I always assumed that, if and when ‘the end’ approached, I’d have some warning or at least some idea. And the fact is I may still do, when the time comes. Alison may, at some point, be able to give me a rough estimation. I’ve got one more cycle of this current drug, starting on Wednesday, then scans on my brain and my chest in a couple of weeks to see what’s going on. Of course it’s entirely possible – keep praying people – that this is the one that nails it. That the tumours will have shrunk, that my brain looks healthy and normal post-surgery. I don’t feel unwell, a bit more tired than usual, and there is still this nagging feeling in my side that doesn’t seem to be getting any better (it’s not painful, my breathing is fine and I’m not coughing. In fact I’ve cycled all over town the past week – who needs a driving licence when you’ve got a lush new bike and a cycle satnav app? – so I’m not panicking too much just yet but I am preparing myself for what could be a difficult results appointment next month). Anyway, we’ll see. Obviously I’ll post an update on that score in due course.

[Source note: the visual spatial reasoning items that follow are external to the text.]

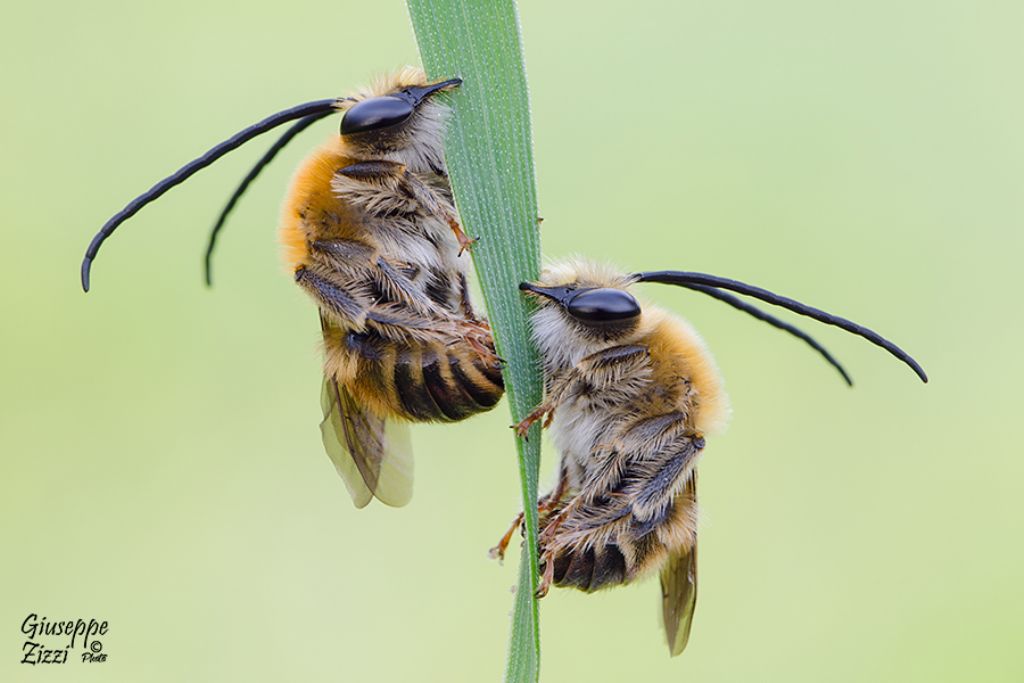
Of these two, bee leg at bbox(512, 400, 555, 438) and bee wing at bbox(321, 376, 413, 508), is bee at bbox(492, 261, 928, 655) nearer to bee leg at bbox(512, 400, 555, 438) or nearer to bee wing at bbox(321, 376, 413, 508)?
bee leg at bbox(512, 400, 555, 438)

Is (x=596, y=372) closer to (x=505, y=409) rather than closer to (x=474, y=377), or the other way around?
(x=474, y=377)

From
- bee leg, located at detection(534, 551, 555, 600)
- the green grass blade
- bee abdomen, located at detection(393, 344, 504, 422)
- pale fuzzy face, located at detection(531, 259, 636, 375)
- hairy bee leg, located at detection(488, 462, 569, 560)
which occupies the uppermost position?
the green grass blade

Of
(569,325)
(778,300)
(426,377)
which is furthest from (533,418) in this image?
(778,300)

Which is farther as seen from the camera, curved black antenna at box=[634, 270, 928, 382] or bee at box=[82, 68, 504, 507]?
bee at box=[82, 68, 504, 507]

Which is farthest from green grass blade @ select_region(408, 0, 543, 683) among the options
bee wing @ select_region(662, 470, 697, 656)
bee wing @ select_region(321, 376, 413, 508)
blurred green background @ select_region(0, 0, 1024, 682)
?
blurred green background @ select_region(0, 0, 1024, 682)

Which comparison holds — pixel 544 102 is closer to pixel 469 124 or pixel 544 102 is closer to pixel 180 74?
pixel 180 74
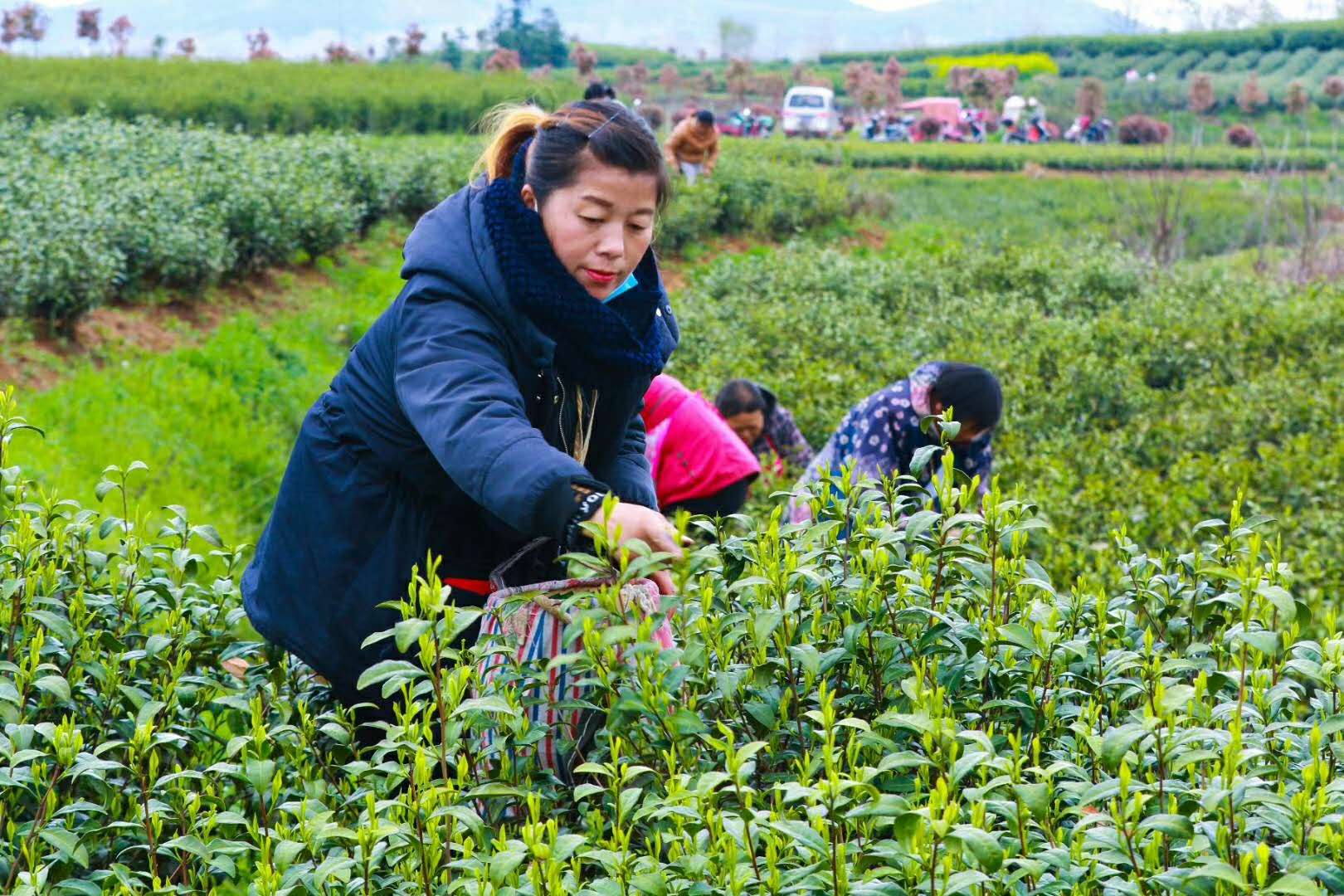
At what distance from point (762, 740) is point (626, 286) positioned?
0.80 m

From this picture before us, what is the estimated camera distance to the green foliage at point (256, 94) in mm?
19125

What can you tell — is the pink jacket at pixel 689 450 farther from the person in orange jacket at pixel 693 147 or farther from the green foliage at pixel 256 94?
the green foliage at pixel 256 94

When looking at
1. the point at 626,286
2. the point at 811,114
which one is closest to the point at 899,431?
the point at 626,286

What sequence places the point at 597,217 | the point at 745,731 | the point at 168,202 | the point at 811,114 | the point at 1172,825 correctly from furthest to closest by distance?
1. the point at 811,114
2. the point at 168,202
3. the point at 597,217
4. the point at 745,731
5. the point at 1172,825

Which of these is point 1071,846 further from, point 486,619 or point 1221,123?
point 1221,123

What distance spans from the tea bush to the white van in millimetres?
34403

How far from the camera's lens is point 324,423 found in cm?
245

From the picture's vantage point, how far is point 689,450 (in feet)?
14.9

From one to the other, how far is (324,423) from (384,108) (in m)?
21.5

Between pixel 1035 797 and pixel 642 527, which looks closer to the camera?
pixel 1035 797

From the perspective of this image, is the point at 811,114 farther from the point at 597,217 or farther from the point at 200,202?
the point at 597,217

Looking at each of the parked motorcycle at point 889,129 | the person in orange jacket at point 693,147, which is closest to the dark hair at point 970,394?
the person in orange jacket at point 693,147

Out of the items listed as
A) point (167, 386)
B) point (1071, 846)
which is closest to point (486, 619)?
point (1071, 846)

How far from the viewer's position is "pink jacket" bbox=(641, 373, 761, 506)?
454cm
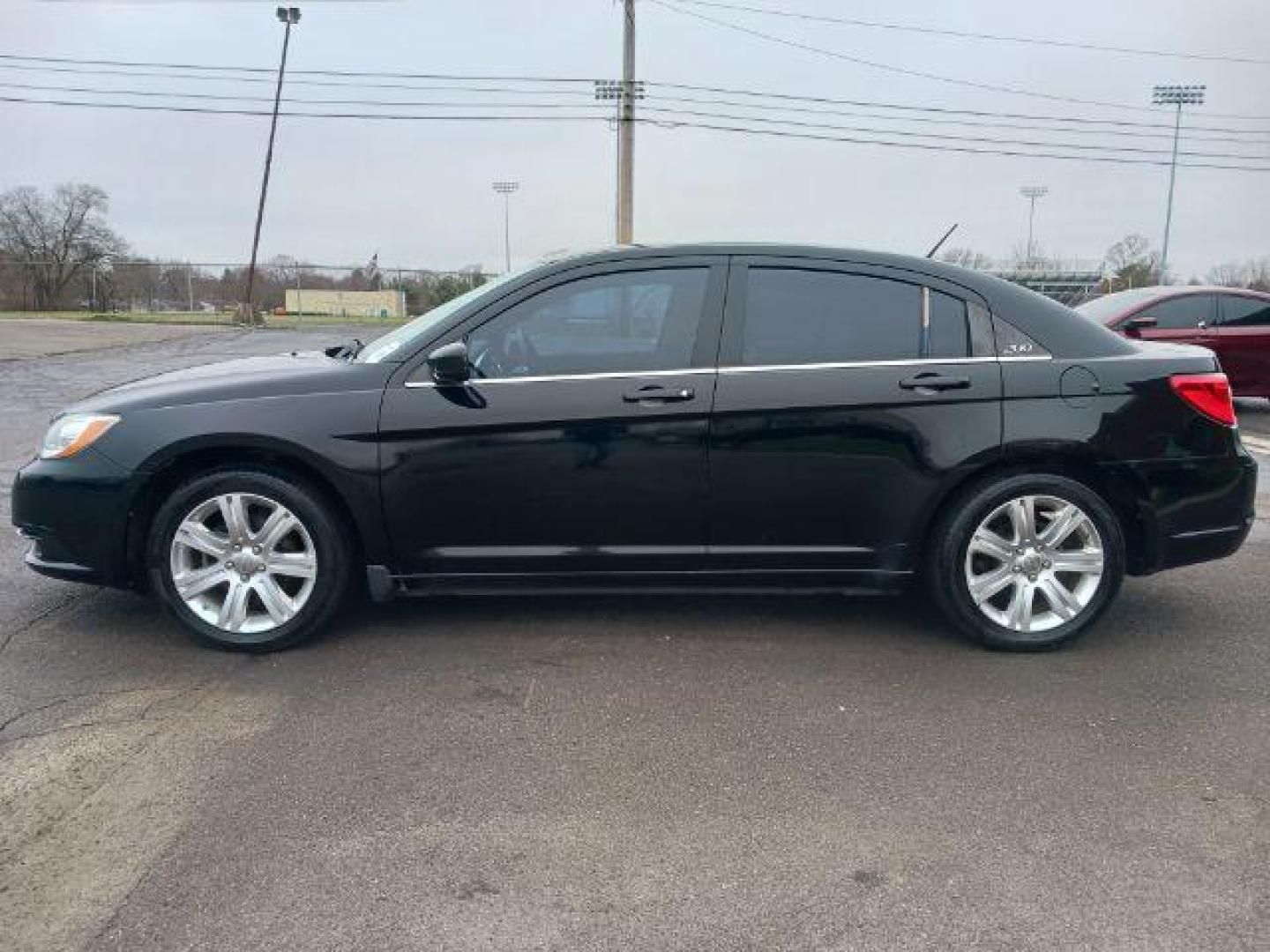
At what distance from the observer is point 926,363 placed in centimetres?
407

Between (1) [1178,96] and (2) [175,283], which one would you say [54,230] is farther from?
(1) [1178,96]

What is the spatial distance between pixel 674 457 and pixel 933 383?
1.07m

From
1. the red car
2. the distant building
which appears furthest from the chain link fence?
the red car

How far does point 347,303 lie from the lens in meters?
36.2

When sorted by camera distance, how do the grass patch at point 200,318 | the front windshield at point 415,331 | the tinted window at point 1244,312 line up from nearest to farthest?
the front windshield at point 415,331 → the tinted window at point 1244,312 → the grass patch at point 200,318

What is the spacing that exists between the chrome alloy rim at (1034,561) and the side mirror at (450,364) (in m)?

But what if everything I assumed is wrong, and one minute I’m fine and the next I’m gone? Before the ‘think positive’
brigade start piping up, I AM being positive. I’m not curled up in a ball weeping every day, I’m still working, still planning our wedding in September (btw, what is it with weddings? Why does everyone want to bleed me dry?), still making plans. But it would be silly, and actually maybe a bit unhealthy, if I wandered around pretending it’s not happening and that there is absolutely no chance I could die any time soon. Especially after what happened to Ellie. I hope it doesn’t, and I’m not planning to pop off any time soon but neither was she. Nor are people who get knocked off their bikes, or step into the road and get hit by that bloody bus everyone goes on about. None of us ever really thinks about our own deaths I don’t think. I suppose I’m just forced to, knowing what I know. Perhaps you should all too as its the only thing that’s guaranteed in life, that we’ll all die eventually. I’m not afraid of dying, but I am afraid of regrets and opportunities that, once missed, you can never get back again.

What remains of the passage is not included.